* **AIM OF THE EXERCISE**
Only the text of the entries below should appear in your exact transcription; leave out every picture.
RECORDS FOR PROCESSING: Begin
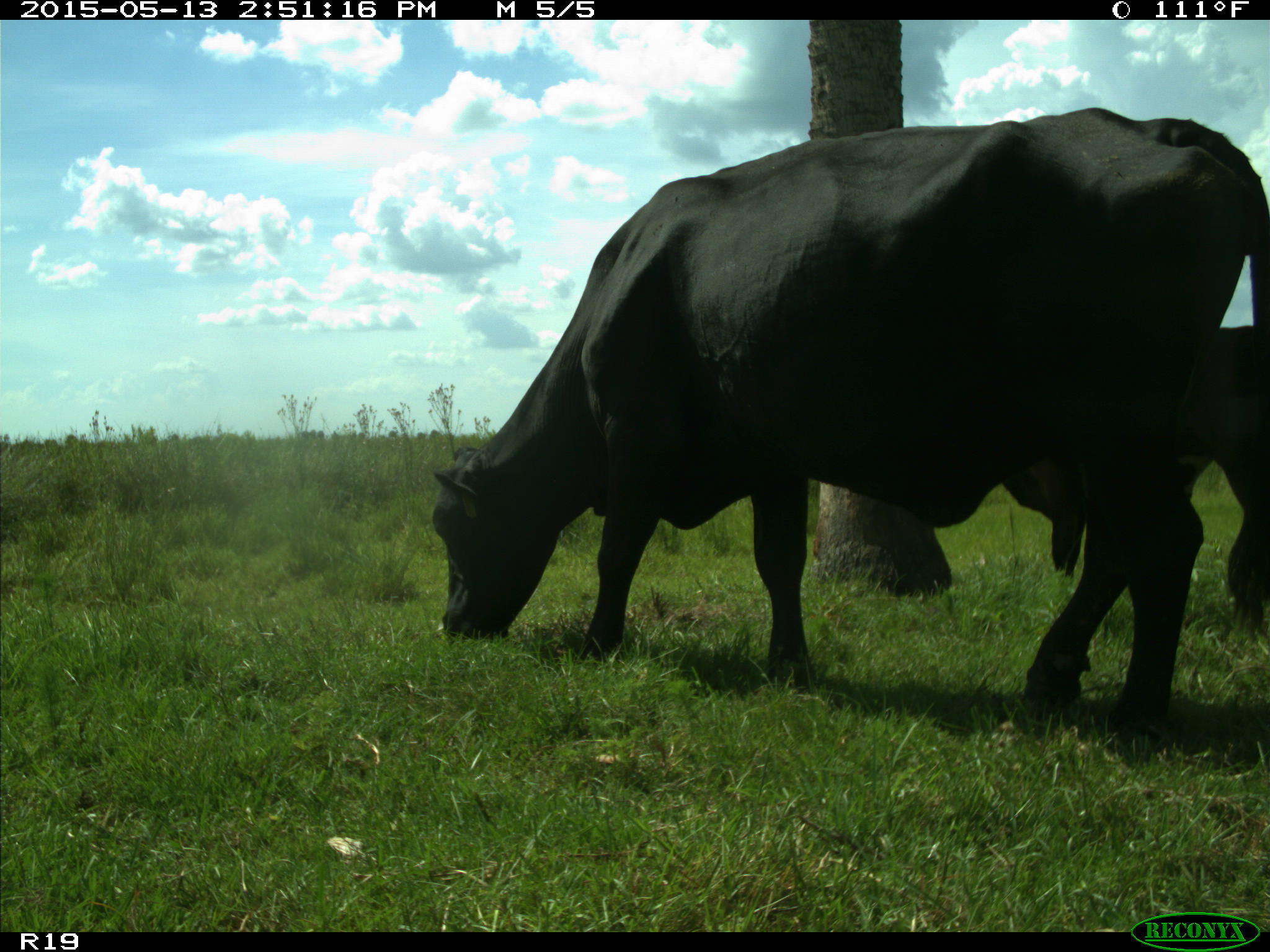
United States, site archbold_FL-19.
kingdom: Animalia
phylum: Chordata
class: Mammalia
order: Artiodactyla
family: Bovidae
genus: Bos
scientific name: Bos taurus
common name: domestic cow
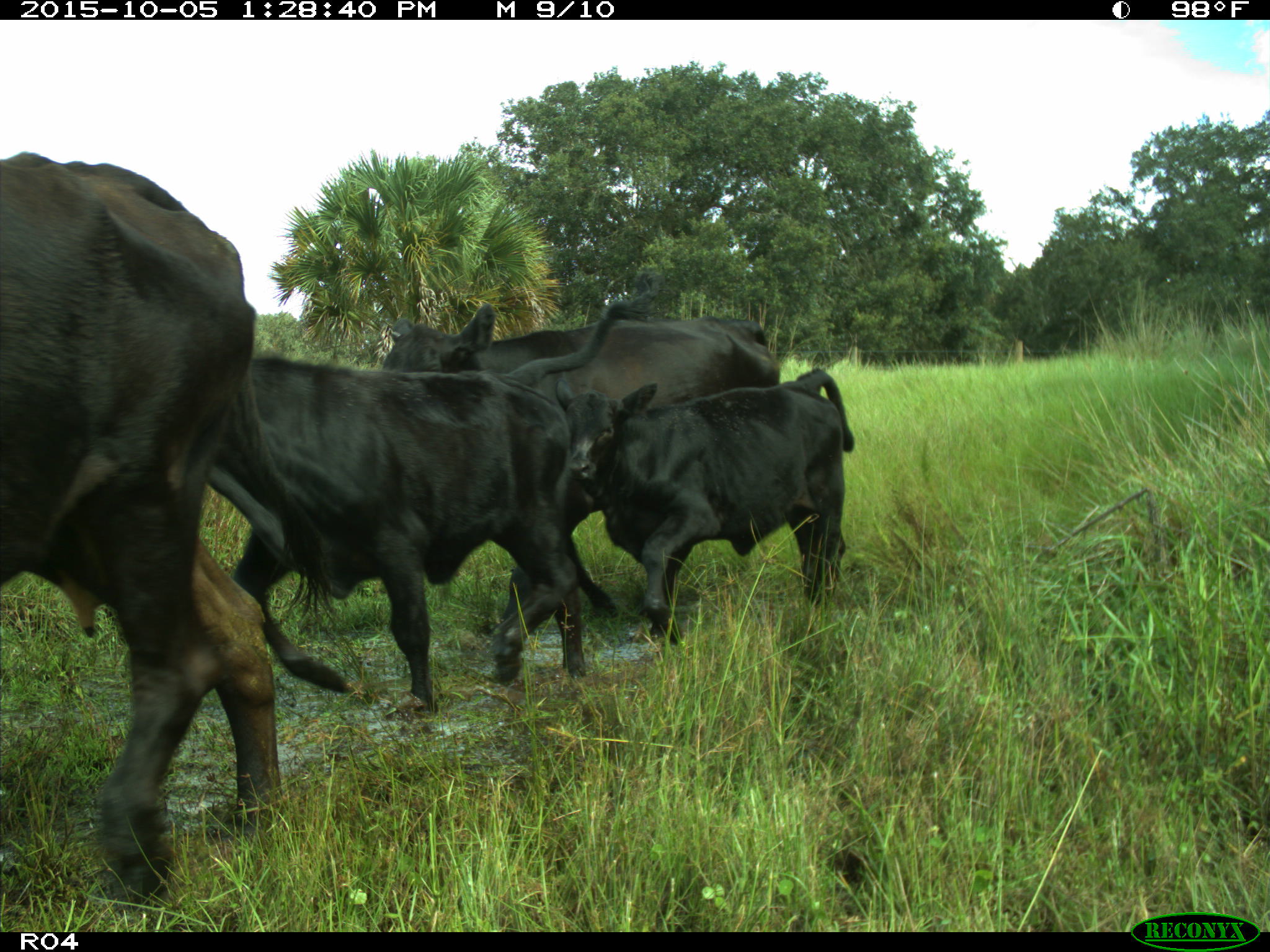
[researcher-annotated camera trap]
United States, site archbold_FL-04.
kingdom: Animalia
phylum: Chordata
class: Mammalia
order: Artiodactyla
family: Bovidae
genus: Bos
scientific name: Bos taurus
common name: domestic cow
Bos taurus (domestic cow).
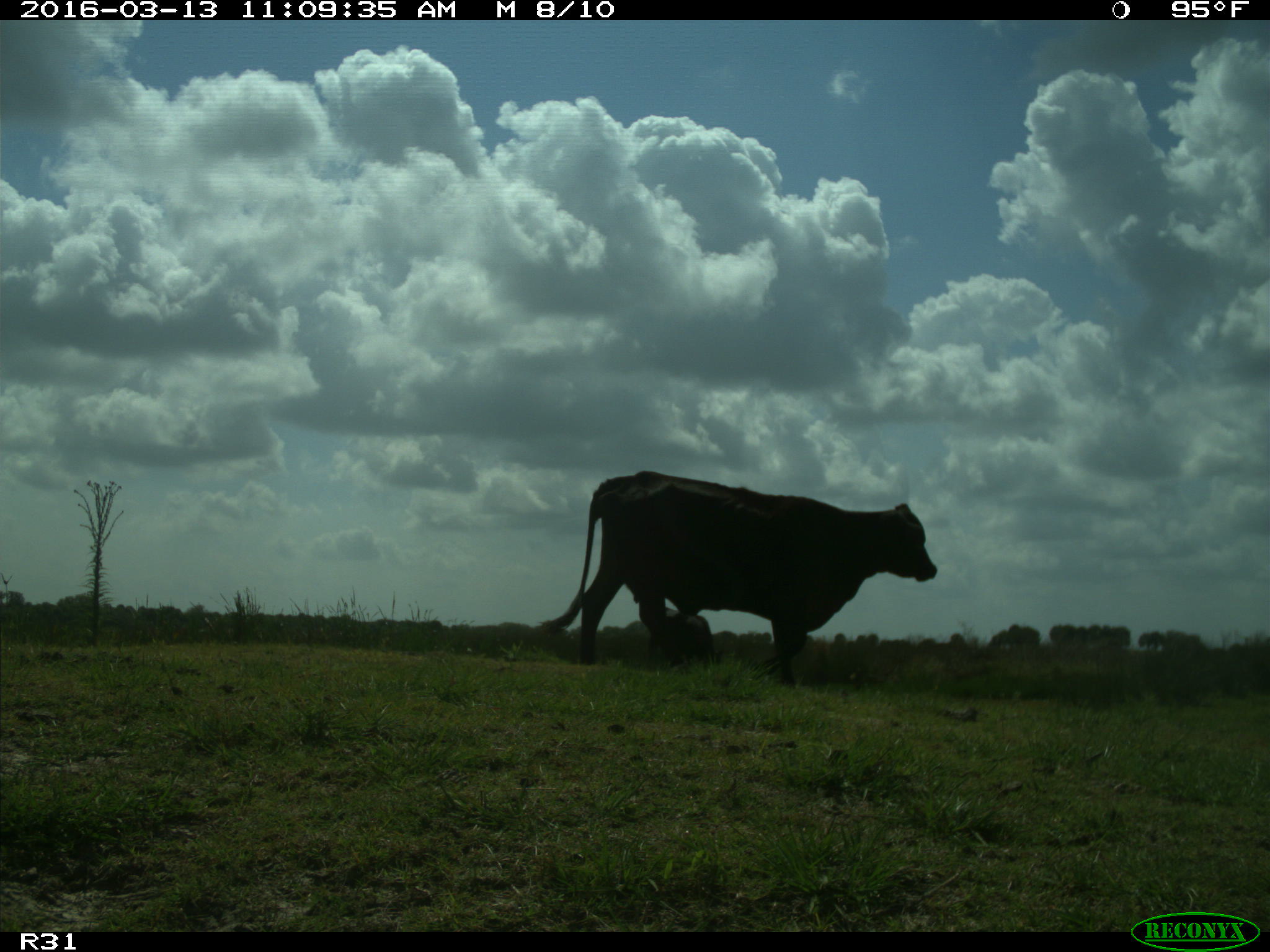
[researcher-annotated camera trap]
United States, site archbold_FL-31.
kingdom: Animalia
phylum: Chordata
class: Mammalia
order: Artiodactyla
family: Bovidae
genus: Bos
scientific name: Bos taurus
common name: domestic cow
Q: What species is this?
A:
RECORDS FOR PROCESSING: End
* **RESPONSE AREA**
United States, site archbold_FL-19.
kingdom: Animalia
phylum: Chordata
class: Mammalia
order: Artiodactyla
family: Bovidae
genus: Bos
scientific name: Bos taurus
common name: domestic cow
[researcher-annotated camera trap]
United States, site archbold_FL-04.
kingdom: Animalia
phylum: Chordata
class: Mammalia
order: Artiodactyla
family: Bovidae
genus: Bos
scientific name: Bos taurus
common name: domestic cow
Bos taurus (domestic cow).
[researcher-annotated camera trap]
United States, site archbold_FL-31.
kingdom: Animalia
phylum: Chordata
class: Mammalia
order: Artiodactyla
family: Bovidae
genus: Bos
scientific name: Bos taurus
common name: domestic cow
Q: What species is this?
A:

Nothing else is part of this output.